The Wizard of Oz has been called “the first truly American fairytale.” The Germans established the national fairytale tradition with Grimm’s Fairy Tales, a collection of popular folklore gathered by the Brothers Grimm specifically to reflect German populist traditions and national values. Baum’s book did the same thing for the American populist (or people’s) tradition. It was all about people power, manifesting your dreams, finding what you wanted in your own backyard. According to Littlefield, the march of Dorothy and her friends to the Emerald City to petition the Wizard of Oz for help was patterned after the 1894 march from Ohio to Washington of an “Industrial Army” led by Jacob Coxey, urging Congress to return to the system of debt-free government-issued Grenbacks initiated by Abraham Lincoln. The march of Coxey’s Army on Washington began a long tradition of people taking to the streets in peaceful protest when there seemed no other way to voice their appeals. As Lawrence Goodwin, author of The Populist Moment, described the nineteenth century movement to change the money system: "[T]here was once a time in history when people acted... [F]armers were trapped in debt. They were the most oppressed of Americans, they experimented with cooperative purchasing and marketing, they tried to find their own way out of the strangle hold of debt to merchants, but none of this could work if they couldn’t get capital. So they had to turn to politics, and they had to organize themselves into a party. . . . [T]he populists didn’t just organize a political party, they made a movement. They had picnics and parties and newsletters and classes and courses, and they taught themselves, and they taught each other, and they became a group of people with a sense of purpose, a group of people with courage, a group of people with dignity."

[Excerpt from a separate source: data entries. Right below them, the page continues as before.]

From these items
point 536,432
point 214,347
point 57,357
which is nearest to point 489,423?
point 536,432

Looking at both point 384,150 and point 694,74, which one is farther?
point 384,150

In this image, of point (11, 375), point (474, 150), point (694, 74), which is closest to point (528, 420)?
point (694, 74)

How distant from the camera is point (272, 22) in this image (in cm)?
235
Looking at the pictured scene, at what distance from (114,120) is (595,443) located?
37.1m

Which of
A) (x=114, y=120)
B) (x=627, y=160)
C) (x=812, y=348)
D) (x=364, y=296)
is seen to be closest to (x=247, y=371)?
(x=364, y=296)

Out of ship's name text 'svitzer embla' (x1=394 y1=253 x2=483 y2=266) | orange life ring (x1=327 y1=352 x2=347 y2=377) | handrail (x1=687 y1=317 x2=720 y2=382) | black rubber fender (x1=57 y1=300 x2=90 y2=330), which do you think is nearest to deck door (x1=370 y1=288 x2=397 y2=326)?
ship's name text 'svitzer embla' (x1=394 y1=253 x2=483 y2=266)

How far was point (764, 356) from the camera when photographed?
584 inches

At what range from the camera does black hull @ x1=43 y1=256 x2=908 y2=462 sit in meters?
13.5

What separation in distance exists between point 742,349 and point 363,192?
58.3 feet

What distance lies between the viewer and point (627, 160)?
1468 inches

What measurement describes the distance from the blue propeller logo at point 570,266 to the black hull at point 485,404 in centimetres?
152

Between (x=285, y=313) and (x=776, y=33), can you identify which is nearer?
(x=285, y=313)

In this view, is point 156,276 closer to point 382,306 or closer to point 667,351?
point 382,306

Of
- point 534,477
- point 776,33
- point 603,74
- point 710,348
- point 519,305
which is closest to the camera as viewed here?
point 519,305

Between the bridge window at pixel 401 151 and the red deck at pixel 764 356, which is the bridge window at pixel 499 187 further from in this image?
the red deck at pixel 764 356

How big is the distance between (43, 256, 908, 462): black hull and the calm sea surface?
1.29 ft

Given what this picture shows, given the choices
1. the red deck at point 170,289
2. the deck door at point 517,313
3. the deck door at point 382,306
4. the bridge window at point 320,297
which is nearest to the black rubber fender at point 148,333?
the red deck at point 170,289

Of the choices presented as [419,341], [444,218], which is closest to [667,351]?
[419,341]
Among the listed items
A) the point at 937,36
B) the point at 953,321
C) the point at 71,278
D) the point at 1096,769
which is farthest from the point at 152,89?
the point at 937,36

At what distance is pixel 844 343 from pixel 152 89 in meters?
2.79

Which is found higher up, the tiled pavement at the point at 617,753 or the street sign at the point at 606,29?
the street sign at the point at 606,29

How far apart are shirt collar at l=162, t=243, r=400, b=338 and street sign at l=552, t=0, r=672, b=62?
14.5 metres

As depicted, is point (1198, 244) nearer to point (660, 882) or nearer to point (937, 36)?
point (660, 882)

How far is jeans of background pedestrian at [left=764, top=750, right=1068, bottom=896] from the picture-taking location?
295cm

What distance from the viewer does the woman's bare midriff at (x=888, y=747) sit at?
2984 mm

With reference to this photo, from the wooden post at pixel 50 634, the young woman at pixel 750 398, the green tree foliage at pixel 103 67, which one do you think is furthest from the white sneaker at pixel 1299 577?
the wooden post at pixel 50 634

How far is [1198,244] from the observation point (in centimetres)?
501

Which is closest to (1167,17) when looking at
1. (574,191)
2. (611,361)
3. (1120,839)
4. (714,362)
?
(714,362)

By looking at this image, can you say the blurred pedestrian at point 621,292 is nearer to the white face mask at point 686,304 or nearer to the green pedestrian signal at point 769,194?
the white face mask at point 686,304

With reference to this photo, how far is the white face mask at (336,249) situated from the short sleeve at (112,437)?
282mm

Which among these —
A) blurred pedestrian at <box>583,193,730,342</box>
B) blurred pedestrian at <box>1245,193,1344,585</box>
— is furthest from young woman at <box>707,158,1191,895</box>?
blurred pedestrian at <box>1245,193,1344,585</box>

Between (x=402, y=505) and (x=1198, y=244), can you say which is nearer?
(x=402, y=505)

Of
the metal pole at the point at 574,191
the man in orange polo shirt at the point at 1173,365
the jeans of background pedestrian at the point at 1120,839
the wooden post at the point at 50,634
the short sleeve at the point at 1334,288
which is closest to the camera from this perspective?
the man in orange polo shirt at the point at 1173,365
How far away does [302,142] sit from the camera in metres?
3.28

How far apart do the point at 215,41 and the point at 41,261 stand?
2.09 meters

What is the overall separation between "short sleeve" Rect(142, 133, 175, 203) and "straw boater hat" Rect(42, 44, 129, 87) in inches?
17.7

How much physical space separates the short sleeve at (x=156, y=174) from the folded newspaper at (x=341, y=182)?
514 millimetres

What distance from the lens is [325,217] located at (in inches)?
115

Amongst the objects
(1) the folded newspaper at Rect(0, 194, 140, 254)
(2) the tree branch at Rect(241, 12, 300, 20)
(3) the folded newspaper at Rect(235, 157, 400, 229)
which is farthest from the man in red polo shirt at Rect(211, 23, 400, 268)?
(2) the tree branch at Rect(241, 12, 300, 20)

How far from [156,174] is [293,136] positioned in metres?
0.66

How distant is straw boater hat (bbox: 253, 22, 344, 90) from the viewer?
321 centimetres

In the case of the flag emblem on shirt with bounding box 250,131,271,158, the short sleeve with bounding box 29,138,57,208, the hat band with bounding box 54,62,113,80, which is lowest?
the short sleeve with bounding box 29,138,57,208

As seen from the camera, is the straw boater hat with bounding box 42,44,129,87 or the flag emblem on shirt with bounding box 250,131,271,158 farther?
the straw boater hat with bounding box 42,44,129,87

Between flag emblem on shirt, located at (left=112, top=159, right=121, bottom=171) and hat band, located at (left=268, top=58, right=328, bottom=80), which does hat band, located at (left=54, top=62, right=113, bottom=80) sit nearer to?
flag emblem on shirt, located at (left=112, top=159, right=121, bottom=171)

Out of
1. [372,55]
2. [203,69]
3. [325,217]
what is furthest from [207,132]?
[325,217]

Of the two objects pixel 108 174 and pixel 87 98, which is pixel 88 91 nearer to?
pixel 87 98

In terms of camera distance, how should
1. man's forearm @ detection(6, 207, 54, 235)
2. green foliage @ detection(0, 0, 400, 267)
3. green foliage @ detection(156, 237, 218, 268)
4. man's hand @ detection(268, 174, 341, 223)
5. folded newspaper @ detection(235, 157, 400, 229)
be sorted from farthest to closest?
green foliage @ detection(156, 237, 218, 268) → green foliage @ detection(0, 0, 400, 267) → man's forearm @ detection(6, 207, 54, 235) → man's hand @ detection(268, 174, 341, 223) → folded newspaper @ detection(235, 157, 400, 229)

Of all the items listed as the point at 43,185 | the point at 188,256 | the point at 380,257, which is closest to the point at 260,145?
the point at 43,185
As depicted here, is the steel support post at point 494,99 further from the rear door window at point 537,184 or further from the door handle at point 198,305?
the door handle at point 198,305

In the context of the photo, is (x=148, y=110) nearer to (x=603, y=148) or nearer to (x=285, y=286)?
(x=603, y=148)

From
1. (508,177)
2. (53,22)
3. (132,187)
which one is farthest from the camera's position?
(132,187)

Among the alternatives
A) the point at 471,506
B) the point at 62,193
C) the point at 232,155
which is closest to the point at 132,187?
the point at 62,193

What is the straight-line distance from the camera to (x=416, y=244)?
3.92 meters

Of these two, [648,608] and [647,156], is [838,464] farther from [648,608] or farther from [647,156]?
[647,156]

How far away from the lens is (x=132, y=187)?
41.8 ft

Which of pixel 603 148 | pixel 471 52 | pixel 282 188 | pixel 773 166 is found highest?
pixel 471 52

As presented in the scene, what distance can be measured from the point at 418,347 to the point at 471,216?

Like the Populists, Dorothy and her troop discovered that they had the power to solve their own problems and achieve their own dreams. The Scarecrow in search of a brain, the Tin Man in search of a heart, the Lion in search of courage actually had what they wanted all along. When the Wizard’s false magic proved powerless, the Wicked Witch was vanquished by a defenseless young girl and her little dog. When the Wizard disappeared in his hot air balloon, the unlettered Scarecrow took over as leader of Oz.
The Wizard of Oz came to embody the American dream and the American national spirit. In the United States, the land of abundance, all you had to do was to realize your potential and manifest it. That was one of the tale’s morals, but it also contained a darker one, a message for which its imagery has become a familiar metaphor: that there are invisible puppeteers pulling the strings of the puppets we see on the stage, in a show that is largely illusion.